TASK ITEM
Exactly as they appear, copy the lines from the start of the entries below to the line containing "scientific name: Meles meles", both ends included.

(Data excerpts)
= = = = = = =

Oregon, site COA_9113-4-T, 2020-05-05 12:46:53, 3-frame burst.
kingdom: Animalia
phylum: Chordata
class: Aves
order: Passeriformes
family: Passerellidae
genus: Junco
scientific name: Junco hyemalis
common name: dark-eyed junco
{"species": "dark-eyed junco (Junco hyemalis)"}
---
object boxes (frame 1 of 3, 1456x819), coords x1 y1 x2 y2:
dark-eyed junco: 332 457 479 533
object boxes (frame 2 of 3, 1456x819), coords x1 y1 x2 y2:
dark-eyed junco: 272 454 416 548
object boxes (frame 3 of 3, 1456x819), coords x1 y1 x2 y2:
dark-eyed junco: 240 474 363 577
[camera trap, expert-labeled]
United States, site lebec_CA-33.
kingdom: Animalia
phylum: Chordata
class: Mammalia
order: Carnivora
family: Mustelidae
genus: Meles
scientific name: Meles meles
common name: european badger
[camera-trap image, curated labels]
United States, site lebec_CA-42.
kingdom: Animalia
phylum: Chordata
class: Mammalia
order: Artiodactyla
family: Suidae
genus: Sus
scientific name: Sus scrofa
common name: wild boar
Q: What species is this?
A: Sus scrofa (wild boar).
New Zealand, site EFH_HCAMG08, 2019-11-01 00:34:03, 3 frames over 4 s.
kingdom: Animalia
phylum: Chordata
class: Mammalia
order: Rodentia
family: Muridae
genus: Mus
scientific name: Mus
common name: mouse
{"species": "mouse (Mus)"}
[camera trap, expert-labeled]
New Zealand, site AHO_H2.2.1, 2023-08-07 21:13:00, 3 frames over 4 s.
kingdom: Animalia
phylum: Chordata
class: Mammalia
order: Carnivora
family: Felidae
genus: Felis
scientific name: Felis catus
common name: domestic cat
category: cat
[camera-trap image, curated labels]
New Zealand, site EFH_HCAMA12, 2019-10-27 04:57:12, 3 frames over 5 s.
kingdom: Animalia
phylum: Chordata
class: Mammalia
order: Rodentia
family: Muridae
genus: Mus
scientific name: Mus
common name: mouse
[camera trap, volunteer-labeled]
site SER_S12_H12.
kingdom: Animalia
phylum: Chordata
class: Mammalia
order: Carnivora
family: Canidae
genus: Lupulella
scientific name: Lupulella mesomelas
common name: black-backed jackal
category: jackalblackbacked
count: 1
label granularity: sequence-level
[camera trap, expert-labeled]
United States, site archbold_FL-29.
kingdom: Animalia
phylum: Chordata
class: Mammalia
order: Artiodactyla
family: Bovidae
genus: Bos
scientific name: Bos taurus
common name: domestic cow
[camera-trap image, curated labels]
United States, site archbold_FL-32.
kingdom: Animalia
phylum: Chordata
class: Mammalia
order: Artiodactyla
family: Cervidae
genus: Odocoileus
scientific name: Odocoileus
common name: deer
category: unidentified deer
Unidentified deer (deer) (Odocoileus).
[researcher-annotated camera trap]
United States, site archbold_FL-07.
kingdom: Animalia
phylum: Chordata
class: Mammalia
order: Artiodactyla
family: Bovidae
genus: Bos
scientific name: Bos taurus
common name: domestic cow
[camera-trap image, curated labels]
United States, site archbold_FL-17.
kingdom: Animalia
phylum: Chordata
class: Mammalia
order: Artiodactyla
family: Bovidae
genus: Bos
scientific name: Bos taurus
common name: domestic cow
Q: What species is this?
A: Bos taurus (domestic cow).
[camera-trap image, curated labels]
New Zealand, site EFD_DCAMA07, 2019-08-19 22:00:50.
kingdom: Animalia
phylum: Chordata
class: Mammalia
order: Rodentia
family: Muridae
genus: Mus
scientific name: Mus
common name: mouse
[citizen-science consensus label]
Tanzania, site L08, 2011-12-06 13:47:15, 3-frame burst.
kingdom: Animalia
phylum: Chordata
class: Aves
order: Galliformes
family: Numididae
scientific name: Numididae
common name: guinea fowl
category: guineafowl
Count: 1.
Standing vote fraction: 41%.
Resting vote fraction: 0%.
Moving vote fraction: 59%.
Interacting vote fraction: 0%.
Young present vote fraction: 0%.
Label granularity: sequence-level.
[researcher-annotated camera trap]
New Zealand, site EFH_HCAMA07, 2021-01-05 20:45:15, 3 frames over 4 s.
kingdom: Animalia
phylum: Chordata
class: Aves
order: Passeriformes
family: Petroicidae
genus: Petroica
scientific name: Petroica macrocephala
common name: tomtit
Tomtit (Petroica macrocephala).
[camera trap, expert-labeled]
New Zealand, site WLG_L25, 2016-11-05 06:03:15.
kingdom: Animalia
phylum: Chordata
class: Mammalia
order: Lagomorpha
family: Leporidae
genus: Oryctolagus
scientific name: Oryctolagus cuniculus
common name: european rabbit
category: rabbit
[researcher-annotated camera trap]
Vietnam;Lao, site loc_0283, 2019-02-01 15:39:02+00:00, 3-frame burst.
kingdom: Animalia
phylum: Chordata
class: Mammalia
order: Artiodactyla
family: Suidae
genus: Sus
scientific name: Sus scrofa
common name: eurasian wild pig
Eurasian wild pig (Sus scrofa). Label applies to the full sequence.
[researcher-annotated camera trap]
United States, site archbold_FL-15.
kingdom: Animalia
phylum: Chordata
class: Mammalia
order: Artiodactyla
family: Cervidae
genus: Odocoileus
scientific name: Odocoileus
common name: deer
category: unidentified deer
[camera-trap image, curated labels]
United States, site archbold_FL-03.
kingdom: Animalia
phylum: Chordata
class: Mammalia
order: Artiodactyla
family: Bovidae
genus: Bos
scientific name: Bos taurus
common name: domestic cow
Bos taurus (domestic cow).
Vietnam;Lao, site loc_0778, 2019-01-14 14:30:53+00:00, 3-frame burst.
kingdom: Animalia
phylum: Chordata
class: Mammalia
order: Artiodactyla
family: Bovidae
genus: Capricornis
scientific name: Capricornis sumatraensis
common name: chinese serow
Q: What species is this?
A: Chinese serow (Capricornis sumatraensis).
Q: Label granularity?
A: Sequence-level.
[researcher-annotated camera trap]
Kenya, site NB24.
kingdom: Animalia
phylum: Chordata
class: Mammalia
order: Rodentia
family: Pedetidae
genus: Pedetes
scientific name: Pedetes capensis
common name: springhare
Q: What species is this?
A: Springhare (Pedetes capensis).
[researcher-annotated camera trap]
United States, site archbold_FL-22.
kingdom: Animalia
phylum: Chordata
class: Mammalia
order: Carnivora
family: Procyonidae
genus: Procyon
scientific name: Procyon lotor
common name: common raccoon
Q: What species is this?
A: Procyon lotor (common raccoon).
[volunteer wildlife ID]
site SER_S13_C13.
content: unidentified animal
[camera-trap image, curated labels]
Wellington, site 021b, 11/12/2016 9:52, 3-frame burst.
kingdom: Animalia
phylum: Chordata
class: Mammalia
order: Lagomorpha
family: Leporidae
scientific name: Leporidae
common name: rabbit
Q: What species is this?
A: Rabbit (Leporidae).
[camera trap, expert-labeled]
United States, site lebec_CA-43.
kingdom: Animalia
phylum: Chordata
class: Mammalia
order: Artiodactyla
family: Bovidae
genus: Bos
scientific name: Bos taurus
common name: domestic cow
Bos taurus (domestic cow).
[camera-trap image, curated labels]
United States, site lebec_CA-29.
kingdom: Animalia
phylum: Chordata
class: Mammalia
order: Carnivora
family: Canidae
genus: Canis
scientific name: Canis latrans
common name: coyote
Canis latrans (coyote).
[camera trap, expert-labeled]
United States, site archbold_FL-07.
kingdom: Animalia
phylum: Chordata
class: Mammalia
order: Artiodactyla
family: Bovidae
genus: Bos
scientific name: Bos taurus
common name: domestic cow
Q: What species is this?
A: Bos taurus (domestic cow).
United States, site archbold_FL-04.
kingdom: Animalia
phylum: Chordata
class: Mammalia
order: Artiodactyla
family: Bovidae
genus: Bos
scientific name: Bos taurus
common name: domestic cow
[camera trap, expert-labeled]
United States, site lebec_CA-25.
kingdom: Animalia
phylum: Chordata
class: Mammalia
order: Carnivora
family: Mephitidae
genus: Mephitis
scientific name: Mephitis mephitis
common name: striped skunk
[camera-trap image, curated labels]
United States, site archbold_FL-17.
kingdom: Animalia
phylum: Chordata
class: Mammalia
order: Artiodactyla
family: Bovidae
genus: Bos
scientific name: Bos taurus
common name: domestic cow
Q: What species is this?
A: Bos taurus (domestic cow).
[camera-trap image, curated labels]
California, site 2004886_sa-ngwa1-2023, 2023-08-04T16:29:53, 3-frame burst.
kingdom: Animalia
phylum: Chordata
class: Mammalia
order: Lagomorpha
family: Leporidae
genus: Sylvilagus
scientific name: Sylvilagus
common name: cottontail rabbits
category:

= = = = = = =

RESULT OF THIS TASK
Oregon, site COA_9113-4-T, 2020-05-05 12:46:53, 3-frame burst.
kingdom: Animalia
phylum: Chordata
class: Aves
order: Passeriformes
family: Passerellidae
genus: Junco
scientific name: Junco hyemalis
common name: dark-eyed junco
{"species": "dark-eyed junco (Junco hyemalis)"}
---
object boxes (frame 1 of 3, 1456x819), coords x1 y1 x2 y2:
dark-eyed junco: 332 457 479 533
object boxes (frame 2 of 3, 1456x819), coords x1 y1 x2 y2:
dark-eyed junco: 272 454 416 548
object boxes (frame 3 of 3, 1456x819), coords x1 y1 x2 y2:
dark-eyed junco: 240 474 363 577
[camera trap, expert-labeled]
United States, site lebec_CA-33.
kingdom: Animalia
phylum: Chordata
class: Mammalia
order: Carnivora
family: Mustelidae
genus: Meles
scientific name: Meles meles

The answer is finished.